Un error generalizado
Hay un patrón que se repite una y otra vez: el mobiliario se elige en base a la fase conceptual, cuando todo está sobre el papel y el entusiasmo es máximo. Se seleccionan piezas estéticamente preciosas, coherentes con la narrativa del proyecto, que en el render lucen exactamente como se imaginaban.
Tres meses después de la apertura, la tapicería de las sillas comienza a abrirse, las mesas cojean debido al movimiento cotidiano constante que el sistema de nivelación no resiste, los taburetes de barra hacen un ruido insoportable al arrastrarse, creando ese rumor de fondo incómodo que nadie identifica pero que todo el mundo percibe.
Normalmente, el problema no está en la calidad de piezas, sino en el hecho de no contemplar previamente el uso real que se les daría.

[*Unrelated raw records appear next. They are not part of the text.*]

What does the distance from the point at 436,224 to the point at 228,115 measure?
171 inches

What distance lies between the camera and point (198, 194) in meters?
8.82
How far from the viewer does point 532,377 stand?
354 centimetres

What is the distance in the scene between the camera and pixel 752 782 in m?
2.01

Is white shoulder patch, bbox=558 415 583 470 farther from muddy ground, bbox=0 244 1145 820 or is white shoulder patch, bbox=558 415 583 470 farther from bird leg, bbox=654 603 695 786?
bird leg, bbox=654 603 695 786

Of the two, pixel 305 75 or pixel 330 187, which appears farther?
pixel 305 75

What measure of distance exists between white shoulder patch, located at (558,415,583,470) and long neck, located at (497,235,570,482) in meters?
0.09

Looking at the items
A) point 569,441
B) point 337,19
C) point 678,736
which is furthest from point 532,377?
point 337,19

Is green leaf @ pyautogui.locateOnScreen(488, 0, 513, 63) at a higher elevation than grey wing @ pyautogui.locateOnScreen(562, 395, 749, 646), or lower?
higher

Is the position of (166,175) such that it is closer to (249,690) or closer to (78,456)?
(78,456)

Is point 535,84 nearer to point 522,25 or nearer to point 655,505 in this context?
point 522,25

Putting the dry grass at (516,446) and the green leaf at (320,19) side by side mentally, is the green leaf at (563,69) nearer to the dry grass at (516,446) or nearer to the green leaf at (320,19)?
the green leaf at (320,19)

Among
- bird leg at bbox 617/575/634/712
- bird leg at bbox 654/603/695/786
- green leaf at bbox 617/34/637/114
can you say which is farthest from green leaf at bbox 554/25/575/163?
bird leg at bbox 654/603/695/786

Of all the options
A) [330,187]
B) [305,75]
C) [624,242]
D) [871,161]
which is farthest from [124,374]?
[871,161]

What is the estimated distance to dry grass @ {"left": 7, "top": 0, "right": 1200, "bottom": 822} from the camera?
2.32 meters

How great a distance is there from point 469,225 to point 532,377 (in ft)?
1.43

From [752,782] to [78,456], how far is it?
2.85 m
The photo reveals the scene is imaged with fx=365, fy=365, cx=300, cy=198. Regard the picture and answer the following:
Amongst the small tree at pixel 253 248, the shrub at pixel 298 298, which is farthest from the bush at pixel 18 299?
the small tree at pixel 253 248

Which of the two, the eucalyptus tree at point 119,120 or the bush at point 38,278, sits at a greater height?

Varios productos de la marca House Doctor
Qué significa el 'uso real' en Hospitality
En una vivienda, una silla resiste cuatro o cinco usos al día. En un restaurante con dos servicios, esa misma silla puede recibir veinte o treinta usos al día, con limpieza química entre medio, a veces con vapor. Con personal que la moviliza constantemente y clientes que se balancean y la arrastran para hacerse sitio.
Al hablar de mobiliario contract no hago referencia a una categoría de precio, sino a piezas concebidas para ese contexto específico. Por ejemplo, piezas de fácil limpieza que permitan agilizar al máximo el cambio entre servicio y servicio, que no generen contaminación auditiva al desplazarse muchas veces o más al día, y por supuesto, capaces de conservar su aspecto dignamente tras dos años de la inauguración, no solo el día de las fotos editoriales.
Otro aspecto clave que se suele subestimar es la ergonomía. Una silla puede ser perfecta para tomar un café, pero también puede convertirse en una mala experiencia en una cena de dos horas, en la que se requiere un respaldo con mayor soporte lumbar y una altura adecuada que no fatigue. El confort del cliente no es un detalle estético: es un factor fundamental, que influye directamente en el éxito y el posicionamiento de cualquier local de restauración.
Llevábamos meses con el problema de las sillas de terraza. Se oxidaban, los clientes se quejaban y nosotros cambiábamos piezas cada temporada. Desde que revisamos la selección completa no hemos tenido una sola incidencia en dos años." PAOLO S - RESTAURANTE THE KING - BARCELONA
Lo que diferencia un local bonito de uno que funciona
Un restaurante es una máquina de precisión. Con una elección asertiva de mobiliario, el equipo de sala fluye espontáneamente: las mesas se mueven sin demasiado esfuerzo, las sillas no producen ruidos incómodos y la circulación se facilita. Cuando no la hay, el mobiliario genera una fricción constante en el ambiente que afecta tanto al personal como a la clientela, sin tener consciencia del origen.
La coherencia entre piezas es relevante. Y no solo desde el punto de vista estético intrínseco en el diseño, sino también desde el proveedor. Cuando cada elemento proviene de fuentes distintas, la gestión de incidencias se vuelve un laberinto. Saber con quién contactar para recibir respuestas oportunas dentro de los plazos establecidos, antes de que la incidencia afecte al servicio, es parte del valor real de trabajar con un proveedor que conoce y gestiona tu proyecto de principio a fin.
Como interiorista, restaurador o gestor, el trabajo va más allá de conseguir la foto perfecta para Instagram: también consiste en crear un espacio integral y funcional, que pueda mantenerse y prestar un buen servicio durante años. Todo ello comienza con una consulta adecuada y detallada según las necesidades específicas de cada proyecto antes de comprar la primera silla.